Are you syre uts jyst a money thing? wgen..I was 18 my mo.reached out to my dead beat dad. Although he paid child support, I hadnt seen him since.1989. She thought it would be agood gesture on his oart to send me a graduatuin gift. Of xourse that back fired. He wrote.anasty letter statibg he had done his duty as my father and would not conract me further….and he didnt. I finally reconnectrd with him in 2009, after he had a health.scare, I realized I
Nic may want to reach out.to his dad, hes probably super pissed at him. He probably has so many emotions and figures he can get back at him it should not be about pride, use the money for nic for.college, for a.car of his own. My mom never spent a dime of my child.support it went dirextly to my horses.
I say go.for.it. There is so much assistance out.there for lawyers and such.
and maybe it will make the bio remeber hid son
He says doesn’t want anything to do with him. I’ve assured him should that stance change, I would not be offended. It’s his choice. We do not have a way to contact him right now – it would take a P.I. to find him. This was triggered watching a show where the mom was struggling and not getting her ‘settlement’. I think Nic is just seeing how much easier things could be.
Hoo-Boy, that’s not an easy question. On the one hand, you made it very clear from the moment Nic was conceived that you wanted no part in that scum-bag’s life. You asked for nothing but to be left alone. And you did it! You raised a most amazing young man on your own, with no help from Scum-bag.
On the other hand, your life has not been the easiest. A little extra money at this time could be helpful. Think college tuition, for example. Most attorneys will charge nothing unless they win the case. And Scum-bag could possibly use a little eleventh hour instant karma to hit him between the eyes.

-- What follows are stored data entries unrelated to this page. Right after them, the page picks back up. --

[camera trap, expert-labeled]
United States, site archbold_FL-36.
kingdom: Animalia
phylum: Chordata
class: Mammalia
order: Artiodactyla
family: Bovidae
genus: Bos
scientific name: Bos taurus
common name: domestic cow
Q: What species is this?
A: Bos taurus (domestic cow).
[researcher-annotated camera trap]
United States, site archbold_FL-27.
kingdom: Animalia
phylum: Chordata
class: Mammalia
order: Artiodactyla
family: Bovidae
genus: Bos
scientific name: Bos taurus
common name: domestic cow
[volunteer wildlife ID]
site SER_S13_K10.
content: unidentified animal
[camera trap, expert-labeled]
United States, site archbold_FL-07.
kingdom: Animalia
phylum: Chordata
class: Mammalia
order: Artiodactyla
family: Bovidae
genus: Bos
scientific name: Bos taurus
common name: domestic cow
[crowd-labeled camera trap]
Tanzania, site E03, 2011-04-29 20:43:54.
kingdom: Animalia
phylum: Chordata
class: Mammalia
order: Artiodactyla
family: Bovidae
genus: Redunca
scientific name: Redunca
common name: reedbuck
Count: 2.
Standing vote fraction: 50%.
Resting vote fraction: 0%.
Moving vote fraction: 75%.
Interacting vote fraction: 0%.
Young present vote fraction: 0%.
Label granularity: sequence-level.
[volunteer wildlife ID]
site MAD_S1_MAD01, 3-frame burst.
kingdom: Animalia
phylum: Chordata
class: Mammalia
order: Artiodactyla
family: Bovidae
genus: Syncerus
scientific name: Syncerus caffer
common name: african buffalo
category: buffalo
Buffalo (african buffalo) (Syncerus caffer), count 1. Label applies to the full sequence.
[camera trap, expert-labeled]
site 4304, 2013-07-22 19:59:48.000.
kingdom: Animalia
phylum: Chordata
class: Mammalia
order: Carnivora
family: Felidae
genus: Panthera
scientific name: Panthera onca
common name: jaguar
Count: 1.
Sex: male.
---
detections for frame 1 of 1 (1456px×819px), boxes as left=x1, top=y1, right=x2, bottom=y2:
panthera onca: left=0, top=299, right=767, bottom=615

Will it be stressfull? No doubt. Consider your health. But it will not hurt to investigate your options. Take it slow (with deep, cleansing breaths), let the lawyer handle confrontations and pray that Scum-bag is a politician, a priest and/or fabulously wealthy. Good luck.
This is why I needed other opinions and thoughts. I love everything I’ve heard so far. I don’t know if I’m the one to dole out karma though. The fact that he has a son that he’s had nothing to do with, surely has brought about some discomfort or regret in and of itself? I should hope so anyway. I don’t mean I hope he’s had a difficult life, I don’t wish that on anyone – but I do hope he’s considered from time to time that he was wrong to shrug off his parental opportunity and learned from it. Nic does deserve things like medical insurance and college money – but again, at what cost? If Nic needs closure, he can pursue that when he’s ready, and I will support and help him with that. As for me, I don’t need it. Not in this circumstance.